Saved entries
= Beginning of Section =
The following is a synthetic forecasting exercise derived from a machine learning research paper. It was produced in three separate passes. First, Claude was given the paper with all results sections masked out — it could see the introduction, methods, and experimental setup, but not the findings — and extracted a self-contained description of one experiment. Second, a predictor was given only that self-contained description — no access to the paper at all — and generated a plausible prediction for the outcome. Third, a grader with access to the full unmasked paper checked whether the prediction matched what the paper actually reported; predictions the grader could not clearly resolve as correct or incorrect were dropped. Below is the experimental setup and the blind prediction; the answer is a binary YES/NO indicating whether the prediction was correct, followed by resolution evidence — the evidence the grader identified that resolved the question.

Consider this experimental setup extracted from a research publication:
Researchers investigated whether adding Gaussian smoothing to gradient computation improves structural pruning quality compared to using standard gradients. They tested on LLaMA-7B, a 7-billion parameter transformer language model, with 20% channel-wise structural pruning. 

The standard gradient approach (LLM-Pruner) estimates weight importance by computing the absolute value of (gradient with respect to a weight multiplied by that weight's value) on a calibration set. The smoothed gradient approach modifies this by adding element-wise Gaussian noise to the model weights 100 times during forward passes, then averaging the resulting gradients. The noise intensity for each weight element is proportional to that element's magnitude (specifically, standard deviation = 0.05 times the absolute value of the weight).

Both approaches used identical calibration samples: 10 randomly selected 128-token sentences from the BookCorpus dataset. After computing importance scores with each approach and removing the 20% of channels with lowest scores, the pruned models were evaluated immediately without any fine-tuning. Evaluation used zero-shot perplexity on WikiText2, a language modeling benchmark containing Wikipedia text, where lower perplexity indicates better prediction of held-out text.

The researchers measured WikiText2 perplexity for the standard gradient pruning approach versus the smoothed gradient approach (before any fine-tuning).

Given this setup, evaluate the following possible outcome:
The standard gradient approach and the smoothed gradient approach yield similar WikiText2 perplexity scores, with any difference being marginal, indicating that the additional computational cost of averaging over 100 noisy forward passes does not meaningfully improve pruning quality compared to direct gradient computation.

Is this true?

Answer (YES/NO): NO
= End of Section =
Task prompt ::
Scan the records above for the string "quality", then report every line that contains it.

Solution ::
Researchers investigated whether adding Gaussian smoothing to gradient computation improves structural pruning quality compared to using standard gradients. They tested on LLaMA-7B, a 7-billion parameter transformer language model, with 20% channel-wise structural pruning. 
The standard gradient approach and the smoothed gradient approach yield similar WikiText2 perplexity scores, with any difference being marginal, indicating that the additional computational cost of averaging over 100 noisy forward passes does not meaningfully improve pruning quality compared to direct gradient computation.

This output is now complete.